(WHAT THE TASK REQUIRES) Lines to be reproduced exactly: the one that holds "Malawi, site L24, 2019-11-24" and all those after it through the end of the data. Include no others.

Dataset entries:
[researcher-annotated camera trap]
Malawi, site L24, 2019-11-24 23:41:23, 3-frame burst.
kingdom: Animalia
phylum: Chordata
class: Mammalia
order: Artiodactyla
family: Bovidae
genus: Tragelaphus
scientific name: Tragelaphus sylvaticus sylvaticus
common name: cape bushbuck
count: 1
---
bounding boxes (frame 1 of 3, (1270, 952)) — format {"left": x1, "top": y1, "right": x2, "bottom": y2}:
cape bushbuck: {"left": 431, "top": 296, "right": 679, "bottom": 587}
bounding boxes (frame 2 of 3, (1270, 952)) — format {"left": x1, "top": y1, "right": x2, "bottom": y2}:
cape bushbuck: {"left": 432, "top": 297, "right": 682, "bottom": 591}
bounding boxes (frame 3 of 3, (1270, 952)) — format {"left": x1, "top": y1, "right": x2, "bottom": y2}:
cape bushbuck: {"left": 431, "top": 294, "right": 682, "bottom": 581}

(RESULT FOR THIS EXERCISE)
Malawi, site L24, 2019-11-24 23:41:23, 3-frame burst.
kingdom: Animalia
phylum: Chordata
class: Mammalia
order: Artiodactyla
family: Bovidae
genus: Tragelaphus
scientific name: Tragelaphus sylvaticus sylvaticus
common name: cape bushbuck
count: 1
---
bounding boxes (frame 1 of 3, (1270, 952)) — format {"left": x1, "top": y1, "right": x2, "bottom": y2}:
cape bushbuck: {"left": 431, "top": 296, "right": 679, "bottom": 587}
bounding boxes (frame 2 of 3, (1270, 952)) — format {"left": x1, "top": y1, "right": x2, "bottom": y2}:
cape bushbuck: {"left": 432, "top": 297, "right": 682, "bottom": 591}
bounding boxes (frame 3 of 3, (1270, 952)) — format {"left": x1, "top": y1, "right": x2, "bottom": y2}:
cape bushbuck: {"left": 431, "top": 294, "right": 682, "bottom": 581}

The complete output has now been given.